Scott Adams and Trump
With just over two weeks left to go until the big game, it's anybody's guess on which team will emerge victorious on Tuesday, November 6th with control of Congress hanging in the balance.

The professional pollsters, prognosticators, pundits and legions of experts who predicted that Donald Trump didn't have a chance in hell of winning the presidency were proven wrong and given their lamentable track record, it's hard to take their predictions of that "blue wave" seriously.

One of those who got it right when he accurately predicted that the iconoclastic billionaire outsider would shock the world by defeating the heavily favored Hillary Clinton was persuasion guru Scott Adams who called it right as early as March 2016 when he made the call that Trump would win in a landslide.

The reason for his bold prediction? That unlike Mrs. Clinton, Trump was a master persuader with an ability to transcend politics as usual.

Adams is the creator of the enormously popular Dilbert cartoon series that lampooned life in corporate America and made him a very wealthy man, so much so that he is immune to the usual social media censorship, threats and ostracism because as Adams himself boasted, he has "f-u money" now.


Now Adams has another prediction and this one is equally bold at least in terms of the media narrative and that is that in two weeks America may see "the greatest turnout by Republicans, maybe ever" which he made in an exclusive chat with Breitbart.


Via Breitbart, "Scott Adams Predicts 'Greatest Turnout by Republicans, Maybe Ever' in Midterms":
He told Breitbart News it is too difficult to predict which party will win the November midterm elections, because there are too many local variations in state-by-state and district-by-district battles, "too many variables bigger than persuasion."

But he predicts that we will see "the greatest turnout by Republicans, maybe ever."

His explanation:

My hypothesis is that humans are primed by whatever they've already seen. So if they've seen a pattern, they've already fallen into it. And one of the patterns Republicans enjoyed in 2016 was having the other side be surprised. And they really enjoyed it - I'm talking about the kind of joy you can talk about over the course of your lifetime. And the Republican personality - I realize this is a gross generalization - is that it's not always about the talk, it's about the showing up. Republicans are going to show up. And they're driven by all the things people are talking about, but you cannot underestimate the fun, either. I'll tell you this: if the Republicans pull out the House [win] - I'm still thinking it's unlikely, only because other people say so and I don't know any different - it's because there's a shitload of Republicans who are saying to themselves, "They're gonna be surprised." It's predictable from the fact that they have felt that pattern and that payoff before. They see the same thing happening again, and are reminded of it.

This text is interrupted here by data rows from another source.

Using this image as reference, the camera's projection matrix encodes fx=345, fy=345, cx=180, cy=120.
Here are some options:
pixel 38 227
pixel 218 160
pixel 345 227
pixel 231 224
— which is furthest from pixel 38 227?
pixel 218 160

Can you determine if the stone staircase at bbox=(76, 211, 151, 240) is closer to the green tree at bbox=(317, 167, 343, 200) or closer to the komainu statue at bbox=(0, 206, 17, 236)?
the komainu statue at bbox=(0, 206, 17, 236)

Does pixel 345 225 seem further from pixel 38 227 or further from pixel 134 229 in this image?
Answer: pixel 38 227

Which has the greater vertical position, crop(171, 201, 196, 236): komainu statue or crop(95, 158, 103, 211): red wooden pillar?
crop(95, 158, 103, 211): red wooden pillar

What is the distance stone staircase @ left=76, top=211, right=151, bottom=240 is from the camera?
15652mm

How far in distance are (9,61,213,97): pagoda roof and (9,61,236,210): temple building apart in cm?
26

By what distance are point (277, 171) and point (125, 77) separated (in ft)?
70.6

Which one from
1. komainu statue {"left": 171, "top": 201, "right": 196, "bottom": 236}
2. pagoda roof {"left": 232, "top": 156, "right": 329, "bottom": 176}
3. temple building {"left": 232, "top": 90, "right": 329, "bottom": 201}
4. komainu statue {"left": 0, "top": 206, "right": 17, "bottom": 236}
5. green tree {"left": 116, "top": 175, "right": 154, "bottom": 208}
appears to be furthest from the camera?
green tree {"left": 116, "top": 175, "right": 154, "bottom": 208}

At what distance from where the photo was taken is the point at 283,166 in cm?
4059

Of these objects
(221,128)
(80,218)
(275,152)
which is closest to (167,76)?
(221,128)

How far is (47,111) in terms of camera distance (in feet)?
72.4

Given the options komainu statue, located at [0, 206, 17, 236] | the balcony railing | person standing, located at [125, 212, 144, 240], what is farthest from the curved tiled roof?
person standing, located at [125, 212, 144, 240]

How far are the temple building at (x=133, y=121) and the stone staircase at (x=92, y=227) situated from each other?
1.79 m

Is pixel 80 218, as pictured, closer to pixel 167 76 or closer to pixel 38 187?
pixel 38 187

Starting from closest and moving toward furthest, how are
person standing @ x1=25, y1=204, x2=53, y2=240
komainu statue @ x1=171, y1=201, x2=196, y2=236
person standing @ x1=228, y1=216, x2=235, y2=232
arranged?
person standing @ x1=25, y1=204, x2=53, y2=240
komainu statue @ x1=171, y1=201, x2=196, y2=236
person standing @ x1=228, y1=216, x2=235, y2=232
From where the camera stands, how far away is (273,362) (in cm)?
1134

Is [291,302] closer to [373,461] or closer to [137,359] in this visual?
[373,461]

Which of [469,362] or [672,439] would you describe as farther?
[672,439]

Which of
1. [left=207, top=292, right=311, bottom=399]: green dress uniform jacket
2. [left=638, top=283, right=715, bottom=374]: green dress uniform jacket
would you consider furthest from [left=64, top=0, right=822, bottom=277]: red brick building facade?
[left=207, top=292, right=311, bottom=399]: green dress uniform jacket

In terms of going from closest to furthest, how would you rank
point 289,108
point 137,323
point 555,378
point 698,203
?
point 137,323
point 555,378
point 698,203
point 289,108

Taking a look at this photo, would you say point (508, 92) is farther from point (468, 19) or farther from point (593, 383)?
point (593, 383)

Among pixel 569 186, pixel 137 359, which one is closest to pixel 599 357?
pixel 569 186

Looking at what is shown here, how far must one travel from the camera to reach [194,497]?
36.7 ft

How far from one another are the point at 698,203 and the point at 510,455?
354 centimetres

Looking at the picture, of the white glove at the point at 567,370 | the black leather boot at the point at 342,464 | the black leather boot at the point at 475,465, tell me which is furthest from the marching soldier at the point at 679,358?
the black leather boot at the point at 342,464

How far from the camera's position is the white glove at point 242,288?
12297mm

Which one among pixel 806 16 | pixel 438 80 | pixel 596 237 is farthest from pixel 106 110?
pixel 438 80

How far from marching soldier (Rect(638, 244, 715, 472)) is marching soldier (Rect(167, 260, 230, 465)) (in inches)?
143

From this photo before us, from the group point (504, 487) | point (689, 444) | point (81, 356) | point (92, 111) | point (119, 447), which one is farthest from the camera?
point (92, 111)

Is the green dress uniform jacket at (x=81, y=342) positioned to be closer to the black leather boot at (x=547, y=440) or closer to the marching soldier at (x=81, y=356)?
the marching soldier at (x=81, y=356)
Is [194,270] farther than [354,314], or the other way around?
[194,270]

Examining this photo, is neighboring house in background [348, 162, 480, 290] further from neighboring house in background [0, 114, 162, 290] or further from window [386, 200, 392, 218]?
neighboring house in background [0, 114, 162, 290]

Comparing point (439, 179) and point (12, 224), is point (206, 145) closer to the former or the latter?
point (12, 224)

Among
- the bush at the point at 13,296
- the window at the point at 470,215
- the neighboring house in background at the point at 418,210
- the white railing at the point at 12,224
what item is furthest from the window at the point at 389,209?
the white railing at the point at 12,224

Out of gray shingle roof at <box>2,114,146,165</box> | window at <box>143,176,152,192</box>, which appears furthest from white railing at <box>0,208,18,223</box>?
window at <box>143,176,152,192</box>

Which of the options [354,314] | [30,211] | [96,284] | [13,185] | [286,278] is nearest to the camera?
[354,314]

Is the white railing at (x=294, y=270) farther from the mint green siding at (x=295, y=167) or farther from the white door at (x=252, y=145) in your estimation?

Asked whether Democrats or Republicans have the more persuasive message heading into the final two weeks of the midterm elections, Adams notes that Democrats' claim that Republicans want to take away people's health care was undone with a single tweet earlier Thursday, in which the president promised to sort out any Republicans who dared propose denying coverage for pre-existing conditions - a move Adams called "magically good."
Republicans, he suggests, have a stronger message, in pointing to the "mobs" that the left have mobilized in protest around the country over the confirmation of Supreme Court Justice Brett Kavanaugh and other issues. Fear is the most powerful persuasive force, he argues. That - and the sheer fun of winning bigly - could drive GOP voters to the polls.
Even though Adams hedged on whether the Republicans would be able to maintain control and block the boatload of investigations that Democrats are promising, his pointing out that the party may have shot itself in the foot by badly overplaying their hand on Kavanaugh and energizing conservatives should make for an anxious two weeks.